[bug] Audio stream named as WAV but encoded as WEBM.

Open Kamal-Eldin opened this issue 7 months ago • 0 comments

Description

The current audio encoding process falsely applies wav encoding to streaming audio. However, in reality the produced audio segments are matroska (webm) encoded.

This results in breaking errors in the backend and downstream external applications due to misaligned expectations caused by false input formats.

Expected Behavior

The frontend should acquire the raw PCM audio data from the input stream into a buffer which then to be encoded; client-side, into wav format; using a high sampling rate to preserve input quality.

The exported data to hugging face should be compatible with the hugging face's datasets[audio] api for encoding and decoding.

The audio file header bytes should be similar to 'RIFF' signifying a wav file

Actual Behavior

The current code saves the audio stream into a basic bold, declared with a MIMETYPE {audio/wav}, however this does NOT apply the necessary wav encoding. Instead, the client browser owns the encoding process, in case of chrome, it produces WebM files.

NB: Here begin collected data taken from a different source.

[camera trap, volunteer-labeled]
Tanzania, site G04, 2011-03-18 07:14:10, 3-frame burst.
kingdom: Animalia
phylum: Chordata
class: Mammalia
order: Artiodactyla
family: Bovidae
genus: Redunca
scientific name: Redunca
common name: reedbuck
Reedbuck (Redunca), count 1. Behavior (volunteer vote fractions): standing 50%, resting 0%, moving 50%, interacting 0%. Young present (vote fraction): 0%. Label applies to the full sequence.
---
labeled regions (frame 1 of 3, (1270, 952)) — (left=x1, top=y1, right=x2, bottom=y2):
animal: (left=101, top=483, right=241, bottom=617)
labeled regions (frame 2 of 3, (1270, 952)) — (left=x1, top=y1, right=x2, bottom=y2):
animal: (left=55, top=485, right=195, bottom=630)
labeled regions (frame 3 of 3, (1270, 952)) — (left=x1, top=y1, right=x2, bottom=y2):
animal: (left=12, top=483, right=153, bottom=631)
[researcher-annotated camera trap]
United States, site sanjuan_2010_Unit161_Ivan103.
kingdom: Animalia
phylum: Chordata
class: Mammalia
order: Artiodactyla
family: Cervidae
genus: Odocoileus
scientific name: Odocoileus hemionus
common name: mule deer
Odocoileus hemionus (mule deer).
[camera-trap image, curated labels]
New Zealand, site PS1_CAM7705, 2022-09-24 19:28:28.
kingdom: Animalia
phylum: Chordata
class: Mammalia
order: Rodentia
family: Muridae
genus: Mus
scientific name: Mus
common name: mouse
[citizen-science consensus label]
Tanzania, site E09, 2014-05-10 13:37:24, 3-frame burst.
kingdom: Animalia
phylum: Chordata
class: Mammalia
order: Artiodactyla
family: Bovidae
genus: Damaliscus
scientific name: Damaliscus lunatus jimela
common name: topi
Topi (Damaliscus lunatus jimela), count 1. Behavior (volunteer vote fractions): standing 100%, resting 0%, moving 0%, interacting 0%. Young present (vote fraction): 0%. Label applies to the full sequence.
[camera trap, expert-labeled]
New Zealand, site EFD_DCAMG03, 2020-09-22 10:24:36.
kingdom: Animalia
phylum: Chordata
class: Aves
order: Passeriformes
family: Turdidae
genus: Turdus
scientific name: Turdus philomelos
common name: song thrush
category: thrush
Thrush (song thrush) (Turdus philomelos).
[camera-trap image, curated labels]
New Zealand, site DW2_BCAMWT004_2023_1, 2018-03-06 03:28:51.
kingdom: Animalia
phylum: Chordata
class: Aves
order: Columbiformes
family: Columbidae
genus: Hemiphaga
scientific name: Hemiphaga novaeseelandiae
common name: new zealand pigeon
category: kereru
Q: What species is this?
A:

The header bytes '\x1aE\xdf\xa3' signify a matroska mkv or webm encoded audio

Impact

This may cause tools and scripts that expect WAV audio to fail or produce errors, and may mislead users about the actual format of their data
WebM or matroska are lossy formats reducing the quality of the training data
This breaks the hugging face datasets audio api

Proposed solution

Remove the mediaRecorder
Capture input stream into raw PCM data
Encode PCM data into wav

Sep 23 '25 08:09 Kamal-Eldin